The records:

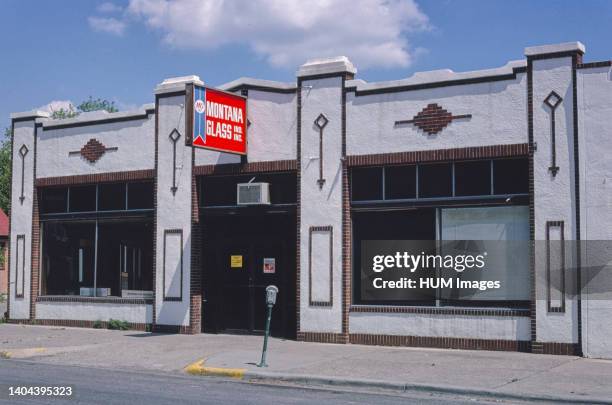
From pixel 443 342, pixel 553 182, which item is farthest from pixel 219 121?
pixel 553 182

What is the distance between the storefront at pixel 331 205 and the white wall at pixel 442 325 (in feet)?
0.10

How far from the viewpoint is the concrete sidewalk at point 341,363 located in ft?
40.7

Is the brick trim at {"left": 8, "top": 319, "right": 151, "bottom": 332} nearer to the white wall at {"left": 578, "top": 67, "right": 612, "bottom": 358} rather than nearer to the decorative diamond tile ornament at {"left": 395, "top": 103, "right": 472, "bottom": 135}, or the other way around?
the decorative diamond tile ornament at {"left": 395, "top": 103, "right": 472, "bottom": 135}

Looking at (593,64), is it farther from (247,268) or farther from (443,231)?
(247,268)

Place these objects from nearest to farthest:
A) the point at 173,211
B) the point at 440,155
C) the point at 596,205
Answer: the point at 596,205 < the point at 440,155 < the point at 173,211

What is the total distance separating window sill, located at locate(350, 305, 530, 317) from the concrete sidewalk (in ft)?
2.55

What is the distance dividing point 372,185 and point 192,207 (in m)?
4.57

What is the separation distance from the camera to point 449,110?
17047mm

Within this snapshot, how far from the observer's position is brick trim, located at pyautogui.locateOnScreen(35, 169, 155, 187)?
2091 cm

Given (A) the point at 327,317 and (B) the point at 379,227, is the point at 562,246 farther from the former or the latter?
(A) the point at 327,317

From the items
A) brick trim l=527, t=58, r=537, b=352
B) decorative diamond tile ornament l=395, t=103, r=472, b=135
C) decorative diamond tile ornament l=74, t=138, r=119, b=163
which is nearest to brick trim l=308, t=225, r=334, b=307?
decorative diamond tile ornament l=395, t=103, r=472, b=135

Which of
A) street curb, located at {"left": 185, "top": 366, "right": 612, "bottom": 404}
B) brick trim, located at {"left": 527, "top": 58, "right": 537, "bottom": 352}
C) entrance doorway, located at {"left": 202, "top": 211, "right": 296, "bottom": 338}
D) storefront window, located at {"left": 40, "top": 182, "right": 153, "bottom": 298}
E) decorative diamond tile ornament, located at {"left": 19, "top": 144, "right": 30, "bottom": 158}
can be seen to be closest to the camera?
street curb, located at {"left": 185, "top": 366, "right": 612, "bottom": 404}

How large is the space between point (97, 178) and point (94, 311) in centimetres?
335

Given exercise:
From the lines above, copy out each line that contains the string "pixel". Treat uppercase and lowercase letters as different.

Solution for this task:
From pixel 443 342, pixel 553 182, which item is farthest from pixel 219 121?
pixel 553 182
What is the distance between the storefront at pixel 331 205 and the white wall at pixel 442 325 (in feet)?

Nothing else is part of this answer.